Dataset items
§ §

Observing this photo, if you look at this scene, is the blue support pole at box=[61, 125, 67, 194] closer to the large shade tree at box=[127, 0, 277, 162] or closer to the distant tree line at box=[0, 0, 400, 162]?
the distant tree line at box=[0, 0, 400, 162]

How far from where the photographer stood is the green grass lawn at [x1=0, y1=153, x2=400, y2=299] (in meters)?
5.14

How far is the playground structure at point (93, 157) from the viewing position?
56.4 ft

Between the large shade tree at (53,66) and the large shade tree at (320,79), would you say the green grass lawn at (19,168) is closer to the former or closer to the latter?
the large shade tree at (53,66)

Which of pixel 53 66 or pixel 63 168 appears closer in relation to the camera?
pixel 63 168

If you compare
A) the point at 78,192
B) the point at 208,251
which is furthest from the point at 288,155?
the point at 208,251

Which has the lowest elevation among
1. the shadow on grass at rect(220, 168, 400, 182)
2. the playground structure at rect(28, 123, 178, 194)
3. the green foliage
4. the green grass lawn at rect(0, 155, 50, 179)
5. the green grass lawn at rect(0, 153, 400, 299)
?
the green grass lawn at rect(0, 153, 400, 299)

§ §

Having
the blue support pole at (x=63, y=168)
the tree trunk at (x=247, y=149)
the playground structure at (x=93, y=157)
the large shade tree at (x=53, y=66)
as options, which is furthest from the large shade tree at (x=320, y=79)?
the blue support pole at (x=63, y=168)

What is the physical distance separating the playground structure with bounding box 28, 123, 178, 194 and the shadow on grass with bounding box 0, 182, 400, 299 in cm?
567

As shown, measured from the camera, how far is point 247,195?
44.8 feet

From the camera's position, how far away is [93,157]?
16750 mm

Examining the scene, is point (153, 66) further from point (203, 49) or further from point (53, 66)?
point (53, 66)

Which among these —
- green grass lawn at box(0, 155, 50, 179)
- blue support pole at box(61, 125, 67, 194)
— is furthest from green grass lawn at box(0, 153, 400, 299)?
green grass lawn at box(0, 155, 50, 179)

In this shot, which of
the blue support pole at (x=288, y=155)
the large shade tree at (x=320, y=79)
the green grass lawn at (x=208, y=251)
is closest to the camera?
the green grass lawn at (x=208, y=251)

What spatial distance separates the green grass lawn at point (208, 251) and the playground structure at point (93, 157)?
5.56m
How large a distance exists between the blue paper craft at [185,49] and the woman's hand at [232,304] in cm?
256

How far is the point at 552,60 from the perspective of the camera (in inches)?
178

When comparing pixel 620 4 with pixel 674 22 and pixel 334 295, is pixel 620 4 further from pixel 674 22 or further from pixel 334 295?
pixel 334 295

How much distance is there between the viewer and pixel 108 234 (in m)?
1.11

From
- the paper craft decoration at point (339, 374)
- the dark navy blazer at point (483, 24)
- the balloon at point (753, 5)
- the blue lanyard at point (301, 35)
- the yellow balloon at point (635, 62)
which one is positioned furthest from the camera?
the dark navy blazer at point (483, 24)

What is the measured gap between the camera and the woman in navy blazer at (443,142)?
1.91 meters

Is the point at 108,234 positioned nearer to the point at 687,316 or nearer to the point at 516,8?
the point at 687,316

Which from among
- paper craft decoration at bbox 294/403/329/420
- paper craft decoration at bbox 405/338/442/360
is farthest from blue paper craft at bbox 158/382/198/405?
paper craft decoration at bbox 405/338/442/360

§ §

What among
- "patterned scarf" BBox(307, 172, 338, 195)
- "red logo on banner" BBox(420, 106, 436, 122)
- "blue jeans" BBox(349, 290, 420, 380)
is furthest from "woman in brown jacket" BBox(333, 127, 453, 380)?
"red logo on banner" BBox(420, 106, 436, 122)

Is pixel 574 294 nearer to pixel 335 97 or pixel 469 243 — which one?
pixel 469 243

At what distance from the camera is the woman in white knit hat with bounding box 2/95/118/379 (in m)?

§ §

Count the lines of the entries above that contain the word "paper", and reply with the number alone.

6